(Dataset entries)
——————————
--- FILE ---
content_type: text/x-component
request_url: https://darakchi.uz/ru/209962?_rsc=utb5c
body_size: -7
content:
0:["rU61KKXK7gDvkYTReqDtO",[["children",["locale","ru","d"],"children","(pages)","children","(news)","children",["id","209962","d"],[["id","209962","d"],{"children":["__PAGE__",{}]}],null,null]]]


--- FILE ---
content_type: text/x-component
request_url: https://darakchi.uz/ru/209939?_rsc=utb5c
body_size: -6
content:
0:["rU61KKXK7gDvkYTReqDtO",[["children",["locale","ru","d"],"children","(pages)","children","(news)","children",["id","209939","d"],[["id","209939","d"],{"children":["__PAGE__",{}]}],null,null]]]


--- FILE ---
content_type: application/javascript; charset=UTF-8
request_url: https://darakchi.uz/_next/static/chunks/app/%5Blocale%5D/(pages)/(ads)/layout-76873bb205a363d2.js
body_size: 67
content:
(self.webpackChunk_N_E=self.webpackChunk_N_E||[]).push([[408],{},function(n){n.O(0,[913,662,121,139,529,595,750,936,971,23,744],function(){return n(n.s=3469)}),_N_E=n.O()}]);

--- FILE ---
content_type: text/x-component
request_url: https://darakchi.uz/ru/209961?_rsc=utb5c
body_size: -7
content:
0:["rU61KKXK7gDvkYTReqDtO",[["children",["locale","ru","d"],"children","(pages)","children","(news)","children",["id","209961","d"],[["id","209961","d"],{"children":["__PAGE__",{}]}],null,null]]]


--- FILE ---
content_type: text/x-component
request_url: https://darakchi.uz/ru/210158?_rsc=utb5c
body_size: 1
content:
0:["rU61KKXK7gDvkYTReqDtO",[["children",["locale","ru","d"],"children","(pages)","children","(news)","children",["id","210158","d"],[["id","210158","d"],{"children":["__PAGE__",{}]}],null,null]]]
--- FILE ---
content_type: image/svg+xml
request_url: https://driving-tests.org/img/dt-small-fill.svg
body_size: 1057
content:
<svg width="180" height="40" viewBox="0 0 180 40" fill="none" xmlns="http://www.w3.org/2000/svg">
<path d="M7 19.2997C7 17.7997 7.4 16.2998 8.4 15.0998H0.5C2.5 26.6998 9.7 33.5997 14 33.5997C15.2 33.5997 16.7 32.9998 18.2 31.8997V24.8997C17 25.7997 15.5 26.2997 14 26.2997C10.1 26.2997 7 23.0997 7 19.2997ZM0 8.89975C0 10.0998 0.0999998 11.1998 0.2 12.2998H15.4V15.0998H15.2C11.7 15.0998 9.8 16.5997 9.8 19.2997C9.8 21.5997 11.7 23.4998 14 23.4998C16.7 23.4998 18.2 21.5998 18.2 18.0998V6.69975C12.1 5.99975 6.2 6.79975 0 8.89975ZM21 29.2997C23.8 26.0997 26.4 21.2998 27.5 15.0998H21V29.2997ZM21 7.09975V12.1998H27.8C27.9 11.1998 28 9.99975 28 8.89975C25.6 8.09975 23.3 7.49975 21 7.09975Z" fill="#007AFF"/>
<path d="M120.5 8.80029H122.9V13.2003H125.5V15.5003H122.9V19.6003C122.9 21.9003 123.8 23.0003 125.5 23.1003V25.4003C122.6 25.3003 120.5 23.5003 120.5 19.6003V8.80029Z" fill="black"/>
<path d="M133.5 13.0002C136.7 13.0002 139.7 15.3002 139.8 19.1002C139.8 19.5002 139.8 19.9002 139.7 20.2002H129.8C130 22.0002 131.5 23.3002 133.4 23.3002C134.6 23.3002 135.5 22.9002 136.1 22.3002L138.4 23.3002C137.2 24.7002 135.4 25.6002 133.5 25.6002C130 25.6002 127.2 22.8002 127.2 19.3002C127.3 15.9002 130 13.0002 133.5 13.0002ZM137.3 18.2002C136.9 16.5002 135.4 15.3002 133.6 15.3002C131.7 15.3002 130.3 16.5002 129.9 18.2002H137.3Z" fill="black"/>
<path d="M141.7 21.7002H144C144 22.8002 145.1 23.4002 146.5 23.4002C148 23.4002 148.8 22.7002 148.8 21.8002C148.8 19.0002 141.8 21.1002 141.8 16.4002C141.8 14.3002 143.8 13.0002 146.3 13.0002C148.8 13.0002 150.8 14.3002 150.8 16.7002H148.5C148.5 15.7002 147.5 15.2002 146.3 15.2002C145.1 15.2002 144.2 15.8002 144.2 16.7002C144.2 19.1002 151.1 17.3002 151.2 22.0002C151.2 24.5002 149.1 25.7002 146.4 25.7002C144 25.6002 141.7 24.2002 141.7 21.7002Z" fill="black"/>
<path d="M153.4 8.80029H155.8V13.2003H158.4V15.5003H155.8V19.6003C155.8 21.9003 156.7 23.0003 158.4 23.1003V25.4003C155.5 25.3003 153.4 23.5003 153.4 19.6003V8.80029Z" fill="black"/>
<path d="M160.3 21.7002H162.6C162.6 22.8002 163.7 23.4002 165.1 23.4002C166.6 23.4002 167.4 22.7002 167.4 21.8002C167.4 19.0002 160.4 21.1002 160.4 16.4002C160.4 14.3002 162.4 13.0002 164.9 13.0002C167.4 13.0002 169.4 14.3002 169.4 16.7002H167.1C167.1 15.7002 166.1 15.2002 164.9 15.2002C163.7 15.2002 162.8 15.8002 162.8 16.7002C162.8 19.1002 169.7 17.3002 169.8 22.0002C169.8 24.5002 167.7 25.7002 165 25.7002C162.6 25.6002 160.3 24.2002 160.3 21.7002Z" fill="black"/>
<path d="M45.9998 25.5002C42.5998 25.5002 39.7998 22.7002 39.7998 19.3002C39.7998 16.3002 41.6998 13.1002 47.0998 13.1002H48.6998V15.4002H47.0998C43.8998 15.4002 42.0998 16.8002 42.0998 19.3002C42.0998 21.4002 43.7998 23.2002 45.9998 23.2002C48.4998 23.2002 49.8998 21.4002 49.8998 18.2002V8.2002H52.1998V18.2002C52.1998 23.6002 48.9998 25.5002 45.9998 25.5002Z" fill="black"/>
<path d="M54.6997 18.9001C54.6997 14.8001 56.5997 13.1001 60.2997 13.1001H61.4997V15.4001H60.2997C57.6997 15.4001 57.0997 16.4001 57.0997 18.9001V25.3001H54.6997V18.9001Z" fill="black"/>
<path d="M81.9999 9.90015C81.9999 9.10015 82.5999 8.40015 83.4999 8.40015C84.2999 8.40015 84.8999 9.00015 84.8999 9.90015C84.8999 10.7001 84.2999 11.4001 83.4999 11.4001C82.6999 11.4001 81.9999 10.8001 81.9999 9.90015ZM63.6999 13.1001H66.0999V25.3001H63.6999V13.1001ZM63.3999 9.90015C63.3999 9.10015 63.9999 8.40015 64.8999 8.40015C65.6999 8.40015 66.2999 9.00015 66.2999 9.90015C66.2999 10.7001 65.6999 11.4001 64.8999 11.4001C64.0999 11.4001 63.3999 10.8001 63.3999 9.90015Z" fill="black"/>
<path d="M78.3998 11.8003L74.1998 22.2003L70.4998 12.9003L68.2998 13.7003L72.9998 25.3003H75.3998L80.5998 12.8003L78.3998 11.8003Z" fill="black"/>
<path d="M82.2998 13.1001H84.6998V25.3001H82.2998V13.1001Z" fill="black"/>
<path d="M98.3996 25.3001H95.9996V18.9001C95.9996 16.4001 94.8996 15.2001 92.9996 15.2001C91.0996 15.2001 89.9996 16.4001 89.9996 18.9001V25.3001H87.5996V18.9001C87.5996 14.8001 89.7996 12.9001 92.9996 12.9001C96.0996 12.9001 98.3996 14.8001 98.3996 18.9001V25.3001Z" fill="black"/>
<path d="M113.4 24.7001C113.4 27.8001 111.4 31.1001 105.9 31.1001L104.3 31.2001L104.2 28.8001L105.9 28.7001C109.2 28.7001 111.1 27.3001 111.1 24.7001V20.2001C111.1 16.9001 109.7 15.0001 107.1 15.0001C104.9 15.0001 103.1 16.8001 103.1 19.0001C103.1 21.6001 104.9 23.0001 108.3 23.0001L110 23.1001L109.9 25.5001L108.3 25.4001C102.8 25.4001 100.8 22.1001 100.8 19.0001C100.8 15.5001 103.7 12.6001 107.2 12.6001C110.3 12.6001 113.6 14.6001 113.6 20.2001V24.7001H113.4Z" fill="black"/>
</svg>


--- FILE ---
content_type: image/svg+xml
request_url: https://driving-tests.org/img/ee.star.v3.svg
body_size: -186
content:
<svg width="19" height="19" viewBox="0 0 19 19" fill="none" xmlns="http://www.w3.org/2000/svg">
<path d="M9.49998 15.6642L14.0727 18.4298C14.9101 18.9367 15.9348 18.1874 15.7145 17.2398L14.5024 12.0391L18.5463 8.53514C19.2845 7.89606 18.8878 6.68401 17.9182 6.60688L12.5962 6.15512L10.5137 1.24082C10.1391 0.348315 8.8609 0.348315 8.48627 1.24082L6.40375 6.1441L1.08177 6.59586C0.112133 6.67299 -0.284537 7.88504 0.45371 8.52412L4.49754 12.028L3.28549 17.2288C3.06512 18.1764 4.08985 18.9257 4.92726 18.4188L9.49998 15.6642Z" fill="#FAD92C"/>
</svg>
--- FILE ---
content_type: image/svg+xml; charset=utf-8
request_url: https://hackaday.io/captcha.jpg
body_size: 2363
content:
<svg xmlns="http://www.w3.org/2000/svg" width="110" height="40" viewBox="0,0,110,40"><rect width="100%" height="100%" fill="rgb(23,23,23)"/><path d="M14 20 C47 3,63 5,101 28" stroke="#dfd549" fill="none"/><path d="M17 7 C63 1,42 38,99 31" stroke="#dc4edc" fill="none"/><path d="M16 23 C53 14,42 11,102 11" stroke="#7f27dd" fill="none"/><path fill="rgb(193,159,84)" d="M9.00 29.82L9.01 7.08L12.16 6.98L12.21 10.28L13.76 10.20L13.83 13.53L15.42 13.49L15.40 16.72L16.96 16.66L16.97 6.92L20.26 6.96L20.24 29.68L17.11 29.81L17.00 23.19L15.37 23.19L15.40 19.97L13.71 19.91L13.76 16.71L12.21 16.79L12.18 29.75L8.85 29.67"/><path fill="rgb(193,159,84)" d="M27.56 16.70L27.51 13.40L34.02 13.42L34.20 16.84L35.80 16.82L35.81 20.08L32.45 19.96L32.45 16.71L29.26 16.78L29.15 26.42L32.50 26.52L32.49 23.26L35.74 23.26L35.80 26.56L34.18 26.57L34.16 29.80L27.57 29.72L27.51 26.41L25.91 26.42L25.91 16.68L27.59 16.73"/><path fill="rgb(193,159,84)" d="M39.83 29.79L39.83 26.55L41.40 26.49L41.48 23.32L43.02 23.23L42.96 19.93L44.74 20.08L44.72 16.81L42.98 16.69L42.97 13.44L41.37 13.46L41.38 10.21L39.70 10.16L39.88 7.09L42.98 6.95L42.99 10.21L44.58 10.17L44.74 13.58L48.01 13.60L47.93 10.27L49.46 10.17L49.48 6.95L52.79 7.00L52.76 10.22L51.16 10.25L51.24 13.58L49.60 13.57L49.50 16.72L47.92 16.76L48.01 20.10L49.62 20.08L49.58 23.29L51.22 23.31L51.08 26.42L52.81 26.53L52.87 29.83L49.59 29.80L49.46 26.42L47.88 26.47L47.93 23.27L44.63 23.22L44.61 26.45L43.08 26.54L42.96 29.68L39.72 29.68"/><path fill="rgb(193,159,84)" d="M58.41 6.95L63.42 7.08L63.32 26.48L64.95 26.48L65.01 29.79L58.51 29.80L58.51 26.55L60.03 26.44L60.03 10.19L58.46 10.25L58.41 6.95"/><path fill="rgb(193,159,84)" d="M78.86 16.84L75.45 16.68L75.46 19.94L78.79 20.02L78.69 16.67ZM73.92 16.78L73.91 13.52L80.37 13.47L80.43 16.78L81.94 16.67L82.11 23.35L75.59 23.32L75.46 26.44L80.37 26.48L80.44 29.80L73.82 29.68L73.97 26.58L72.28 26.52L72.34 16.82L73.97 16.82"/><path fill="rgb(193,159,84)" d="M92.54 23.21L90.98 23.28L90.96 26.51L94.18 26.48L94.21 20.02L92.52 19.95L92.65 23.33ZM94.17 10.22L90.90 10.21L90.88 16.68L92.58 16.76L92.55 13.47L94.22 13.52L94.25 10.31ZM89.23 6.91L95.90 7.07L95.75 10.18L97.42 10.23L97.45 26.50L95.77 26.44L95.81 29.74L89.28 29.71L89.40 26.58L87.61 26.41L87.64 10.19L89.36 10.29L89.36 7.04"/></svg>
——————————
### Activity
The word "charset" may appear in several lines of the data; copy every line where it does.

### Exercise output
content_type: application/javascript; charset=UTF-8
content_type: image/svg+xml; charset=utf-8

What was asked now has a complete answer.